--- Recorded information Enclosed Below ---
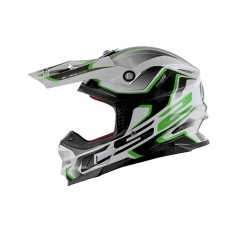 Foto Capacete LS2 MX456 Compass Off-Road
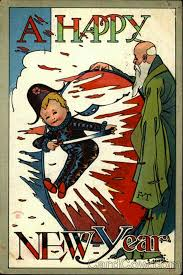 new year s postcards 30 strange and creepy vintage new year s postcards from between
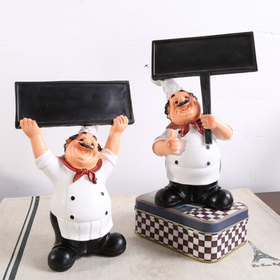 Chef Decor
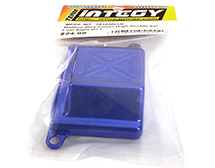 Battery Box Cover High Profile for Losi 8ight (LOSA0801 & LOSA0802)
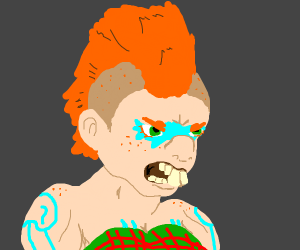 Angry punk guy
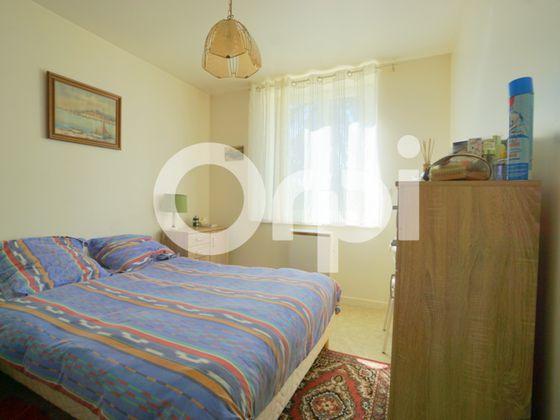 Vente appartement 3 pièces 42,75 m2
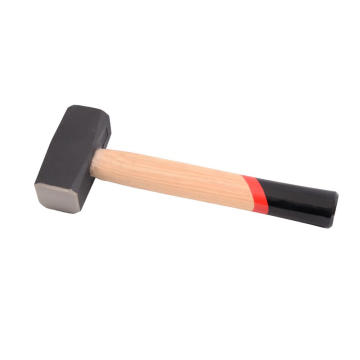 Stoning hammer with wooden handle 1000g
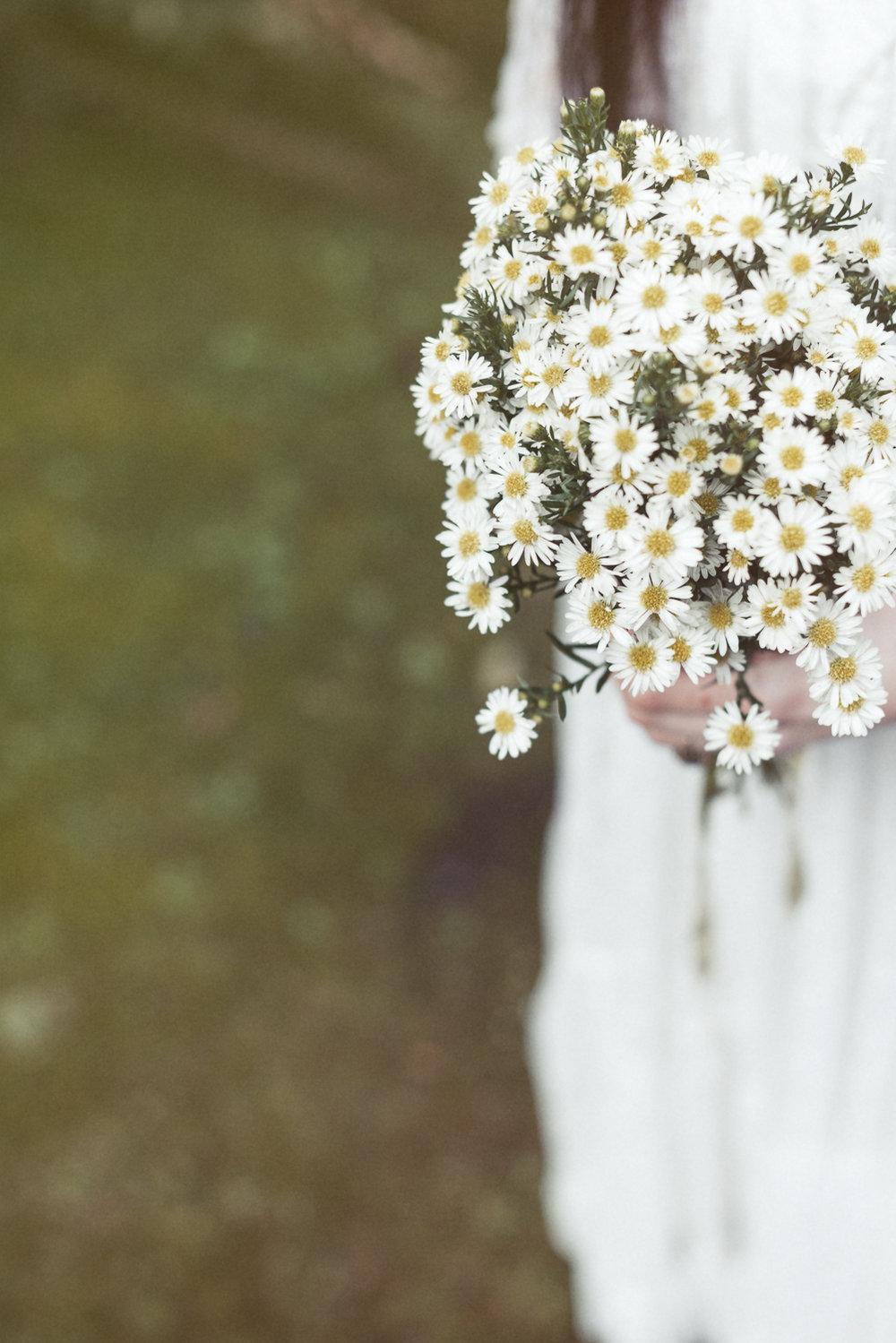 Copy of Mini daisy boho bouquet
--- End of Enclosed Recorded information ---
■ Try it: Without the pictures, print the records in full, exactly as they appear.

■ Solution to the problem:
 Foto Capacete LS2 MX456 Compass Off-Road
 new year s postcards 30 strange and creepy vintage new year s postcards from between
 Chef Decor
 Battery Box Cover High Profile for Losi 8ight (LOSA0801 & LOSA0802)
 Angry punk guy
 Vente appartement 3 pièces 42,75 m2
 Stoning hammer with wooden handle 1000g
 Copy of Mini daisy boho bouquet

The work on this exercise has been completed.